Your goal.
Can you write out, word for word, the part of the passage below on McIntire's union activity starting with "Late in 1970, McIntire" and going on through "November, 1969, election."?

Text block.

On November 9, 1969, 16 months before the discharge, the union lost a Board-supervised election by a vote of 6 to 3. McIntire had been active in the organizing drive, had signed an authorization card, and had obtained cards for other drivers. At that time he apparently discussed the union issue frankly with Supervisor Hermon; as a result of such discussion, Hermon made it clear that his superiors were unhappy about the union drive and McIntire made it clear that he was in favor of the union.
Late in 1970, McIntire talked to a union business representative about authorization cards, but was informed that activity would then be premature since a year had not elapsed since the November, 1969, election.
In January of 1971, McIntire once again started talking with other drivers at the Muncie terminal about the union. The Examiner found that he "told several of them they had made a mistake in 1969 by not getting the union in when they had a chance to do so."
On February 18, 1971, the company had one of its quarterly safety meetings, attended by all of the Muncie drivers and four supervisory personnel. Two issues, neither of which related directly to safety, but both of which related to the possible benefit of union representation, were openly discussed by McIntire. On the subject of hospital insurance, McIntire first pointed out that respondent's coverage only repaid him $16 out of his total cost of $24 for having a growth removed from his chest; later McIntire stated that "if the employees had Teamster insurance that it would pay for such things as eyeglasses and dental care." In the discussion which ensued, McIntire introduced the second subject not directly related to safety. As the Examiner found, McIntire asked "why transport drivers represented by the Teamsters had received a 55-cent raise while the Respondent's drivers had only gotten a 38-cent raise. Holmes said the Company felt its drivers were receiving a fair wage, but that if McIntire wanted to make that kind of money he should go to work for Texaco."
On March 6, 1971, the Saturday before his discharge, McIntire testified that he talked to other drivers at the Muncie terminal about the union. Specifically, he testified that he asked drivers Strong and Miller if they would sign a union card and how they felt about the union. Driver Walton testified that McIntire had merely inquired generally what he thought of the union, but did not press the matter when Walton replied that he did not know.

Supplied information.
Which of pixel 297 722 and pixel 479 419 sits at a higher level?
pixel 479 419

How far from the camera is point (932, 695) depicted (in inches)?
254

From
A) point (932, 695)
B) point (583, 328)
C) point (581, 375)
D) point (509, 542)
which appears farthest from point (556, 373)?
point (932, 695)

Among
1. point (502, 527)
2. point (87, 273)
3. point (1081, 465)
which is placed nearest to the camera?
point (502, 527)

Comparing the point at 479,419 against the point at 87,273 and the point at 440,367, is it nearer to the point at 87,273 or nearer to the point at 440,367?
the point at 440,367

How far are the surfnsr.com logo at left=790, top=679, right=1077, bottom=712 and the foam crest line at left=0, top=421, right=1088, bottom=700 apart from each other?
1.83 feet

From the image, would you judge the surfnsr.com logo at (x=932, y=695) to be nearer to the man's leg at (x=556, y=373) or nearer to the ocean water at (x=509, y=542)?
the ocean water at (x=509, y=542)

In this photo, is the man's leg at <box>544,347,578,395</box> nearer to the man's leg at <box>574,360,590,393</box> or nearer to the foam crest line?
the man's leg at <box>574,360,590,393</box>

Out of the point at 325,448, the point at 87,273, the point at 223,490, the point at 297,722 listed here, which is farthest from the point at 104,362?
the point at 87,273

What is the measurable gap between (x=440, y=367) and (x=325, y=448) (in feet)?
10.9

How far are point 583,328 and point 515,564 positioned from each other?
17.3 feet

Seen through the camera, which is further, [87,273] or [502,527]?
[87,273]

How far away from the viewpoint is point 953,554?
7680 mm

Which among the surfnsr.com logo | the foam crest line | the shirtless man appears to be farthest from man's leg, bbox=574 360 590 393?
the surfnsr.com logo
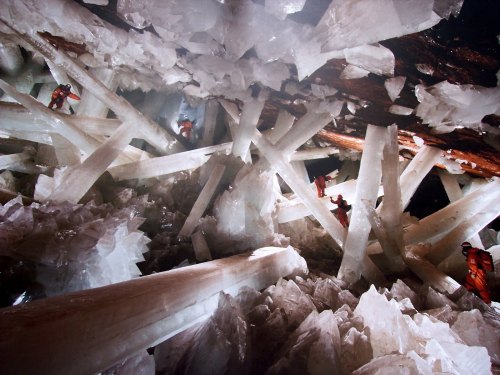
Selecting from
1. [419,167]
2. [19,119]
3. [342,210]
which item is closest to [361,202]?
[342,210]

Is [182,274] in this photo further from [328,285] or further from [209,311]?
[328,285]

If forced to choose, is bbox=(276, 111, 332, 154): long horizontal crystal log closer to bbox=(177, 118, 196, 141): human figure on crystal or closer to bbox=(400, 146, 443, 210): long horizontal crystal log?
bbox=(400, 146, 443, 210): long horizontal crystal log

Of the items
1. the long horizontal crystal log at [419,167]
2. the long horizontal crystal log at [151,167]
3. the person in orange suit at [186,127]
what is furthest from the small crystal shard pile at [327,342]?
the person in orange suit at [186,127]

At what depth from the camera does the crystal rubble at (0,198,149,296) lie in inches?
82.7

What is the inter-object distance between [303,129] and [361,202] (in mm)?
1195

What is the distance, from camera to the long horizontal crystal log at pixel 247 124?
3783 mm

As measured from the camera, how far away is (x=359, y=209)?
3.34 m

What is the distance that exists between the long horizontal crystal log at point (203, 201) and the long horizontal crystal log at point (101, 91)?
1253 mm

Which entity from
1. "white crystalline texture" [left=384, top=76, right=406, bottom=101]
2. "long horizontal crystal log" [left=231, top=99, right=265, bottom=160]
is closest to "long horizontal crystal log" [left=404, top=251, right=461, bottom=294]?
"white crystalline texture" [left=384, top=76, right=406, bottom=101]

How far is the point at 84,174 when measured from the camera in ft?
10.5

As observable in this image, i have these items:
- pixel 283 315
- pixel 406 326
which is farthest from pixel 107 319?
pixel 406 326

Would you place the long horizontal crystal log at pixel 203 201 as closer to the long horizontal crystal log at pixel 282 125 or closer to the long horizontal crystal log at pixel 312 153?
the long horizontal crystal log at pixel 282 125

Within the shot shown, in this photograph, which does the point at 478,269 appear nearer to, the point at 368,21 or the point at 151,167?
the point at 368,21

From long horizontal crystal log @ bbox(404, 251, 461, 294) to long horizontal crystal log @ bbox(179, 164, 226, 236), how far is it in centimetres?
261
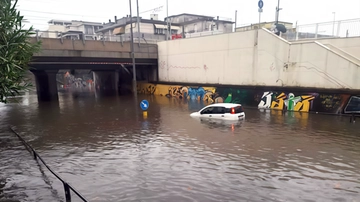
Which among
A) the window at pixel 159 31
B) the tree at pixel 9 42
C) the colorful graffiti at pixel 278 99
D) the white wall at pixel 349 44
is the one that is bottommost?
the colorful graffiti at pixel 278 99

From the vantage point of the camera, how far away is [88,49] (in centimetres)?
2759

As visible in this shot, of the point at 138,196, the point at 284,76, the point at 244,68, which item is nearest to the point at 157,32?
the point at 244,68

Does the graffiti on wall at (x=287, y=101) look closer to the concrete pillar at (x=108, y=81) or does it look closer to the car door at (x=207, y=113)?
the car door at (x=207, y=113)

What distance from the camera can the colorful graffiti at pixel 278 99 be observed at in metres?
18.3

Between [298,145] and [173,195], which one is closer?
[173,195]

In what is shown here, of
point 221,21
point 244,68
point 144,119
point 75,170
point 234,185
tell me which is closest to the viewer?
point 234,185

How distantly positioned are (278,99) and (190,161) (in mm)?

Final answer.
Late in 1970, McIntire talked to a union business representative about authorization cards, but was informed that activity would then be premature since a year had not elapsed since the November, 1969, election.